**SUPPLIED RECORDS:**
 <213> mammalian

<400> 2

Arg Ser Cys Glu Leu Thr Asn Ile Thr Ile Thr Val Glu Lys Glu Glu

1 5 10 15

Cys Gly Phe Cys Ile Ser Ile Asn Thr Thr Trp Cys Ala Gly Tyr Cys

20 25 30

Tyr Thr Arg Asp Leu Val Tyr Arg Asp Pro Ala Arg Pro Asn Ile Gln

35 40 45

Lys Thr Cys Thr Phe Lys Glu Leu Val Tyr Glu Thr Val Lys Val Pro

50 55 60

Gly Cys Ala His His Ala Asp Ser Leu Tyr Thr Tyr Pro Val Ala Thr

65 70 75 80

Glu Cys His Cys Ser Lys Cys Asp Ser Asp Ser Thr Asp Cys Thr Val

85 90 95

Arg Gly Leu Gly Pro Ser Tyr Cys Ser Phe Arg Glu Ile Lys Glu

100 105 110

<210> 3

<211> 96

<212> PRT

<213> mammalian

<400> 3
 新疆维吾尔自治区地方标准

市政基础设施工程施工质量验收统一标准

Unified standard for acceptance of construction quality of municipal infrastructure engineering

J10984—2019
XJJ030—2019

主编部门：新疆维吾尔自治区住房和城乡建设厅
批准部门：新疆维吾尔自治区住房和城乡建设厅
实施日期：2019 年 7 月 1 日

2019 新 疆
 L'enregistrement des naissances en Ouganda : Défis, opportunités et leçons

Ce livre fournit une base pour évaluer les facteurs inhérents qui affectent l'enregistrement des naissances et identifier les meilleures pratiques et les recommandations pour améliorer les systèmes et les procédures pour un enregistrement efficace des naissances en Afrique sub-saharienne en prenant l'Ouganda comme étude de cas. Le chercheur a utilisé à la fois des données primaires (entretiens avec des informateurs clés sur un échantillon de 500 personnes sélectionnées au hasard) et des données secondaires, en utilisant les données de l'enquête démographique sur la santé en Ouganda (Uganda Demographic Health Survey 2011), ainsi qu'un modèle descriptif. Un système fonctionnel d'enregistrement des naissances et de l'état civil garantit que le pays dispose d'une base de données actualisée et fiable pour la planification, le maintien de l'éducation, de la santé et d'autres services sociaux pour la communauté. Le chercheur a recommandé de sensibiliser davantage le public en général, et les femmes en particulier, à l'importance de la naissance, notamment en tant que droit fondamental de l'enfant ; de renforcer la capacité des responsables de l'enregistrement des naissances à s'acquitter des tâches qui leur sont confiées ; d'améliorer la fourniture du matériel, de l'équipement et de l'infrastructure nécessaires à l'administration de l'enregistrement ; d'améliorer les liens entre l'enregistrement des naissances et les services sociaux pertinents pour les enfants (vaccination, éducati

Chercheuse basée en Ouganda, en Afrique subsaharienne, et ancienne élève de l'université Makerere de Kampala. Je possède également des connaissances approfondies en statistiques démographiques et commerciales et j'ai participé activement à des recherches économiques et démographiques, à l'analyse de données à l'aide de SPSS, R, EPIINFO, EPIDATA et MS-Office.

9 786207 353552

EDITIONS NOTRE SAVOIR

**ACTION ITEM:** Set down the whole listing once more, precisely as written.

**ANSWER TO THE PROBLEM:**
 <213> mammalian

<400> 2

Arg Ser Cys Glu Leu Thr Asn Ile Thr Ile Thr Val Glu Lys Glu Glu

1 5 10 15

Cys Gly Phe Cys Ile Ser Ile Asn Thr Thr Trp Cys Ala Gly Tyr Cys

20 25 30

Tyr Thr Arg Asp Leu Val Tyr Arg Asp Pro Ala Arg Pro Asn Ile Gln

35 40 45

Lys Thr Cys Thr Phe Lys Glu Leu Val Tyr Glu Thr Val Lys Val Pro

50 55 60

Gly Cys Ala His His Ala Asp Ser Leu Tyr Thr Tyr Pro Val Ala Thr

65 70 75 80

Glu Cys His Cys Ser Lys Cys Asp Ser Asp Ser Thr Asp Cys Thr Val

85 90 95

Arg Gly Leu Gly Pro Ser Tyr Cys Ser Phe Arg Glu Ile Lys Glu

100 105 110

<210> 3

<211> 96

<212> PRT

<213> mammalian

<400> 3
 新疆维吾尔自治区地方标准

市政基础设施工程施工质量验收统一标准

Unified standard for acceptance of construction quality of municipal infrastructure engineering

J10984—2019
XJJ030—2019

主编部门：新疆维吾尔自治区住房和城乡建设厅
批准部门：新疆维吾尔自治区住房和城乡建设厅
实施日期：2019 年 7 月 1 日

2019 新 疆
 L'enregistrement des naissances en Ouganda : Défis, opportunités et leçons

Ce livre fournit une base pour évaluer les facteurs inhérents qui affectent l'enregistrement des naissances et identifier les meilleures pratiques et les recommandations pour améliorer les systèmes et les procédures pour un enregistrement efficace des naissances en Afrique sub-saharienne en prenant l'Ouganda comme étude de cas. Le chercheur a utilisé à la fois des données primaires (entretiens avec des informateurs clés sur un échantillon de 500 personnes sélectionnées au hasard) et des données secondaires, en utilisant les données de l'enquête démographique sur la santé en Ouganda (Uganda Demographic Health Survey 2011), ainsi qu'un modèle descriptif. Un système fonctionnel d'enregistrement des naissances et de l'état civil garantit que le pays dispose d'une base de données actualisée et fiable pour la planification, le maintien de l'éducation, de la santé et d'autres services sociaux pour la communauté. Le chercheur a recommandé de sensibiliser davantage le public en général, et les femmes en particulier, à l'importance de la naissance, notamment en tant que droit fondamental de l'enfant ; de renforcer la capacité des responsables de l'enregistrement des naissances à s'acquitter des tâches qui leur sont confiées ; d'améliorer la fourniture du matériel, de l'équipement et de l'infrastructure nécessaires à l'administration de l'enregistrement ; d'améliorer les liens entre l'enregistrement des naissances et les services sociaux pertinents pour les enfants (vaccination, éducati

Chercheuse basée en Ouganda, en Afrique subsaharienne, et ancienne élève de l'université Makerere de Kampala. Je possède également des connaissances approfondies en statistiques démographiques et commerciales et j'ai participé activement à des recherches économiques et démographiques, à l'analyse de données à l'aide de SPSS, R, EPIINFO, EPIDATA et MS-Office.

9 786207 353552

EDITIONS NOTRE SAVOIR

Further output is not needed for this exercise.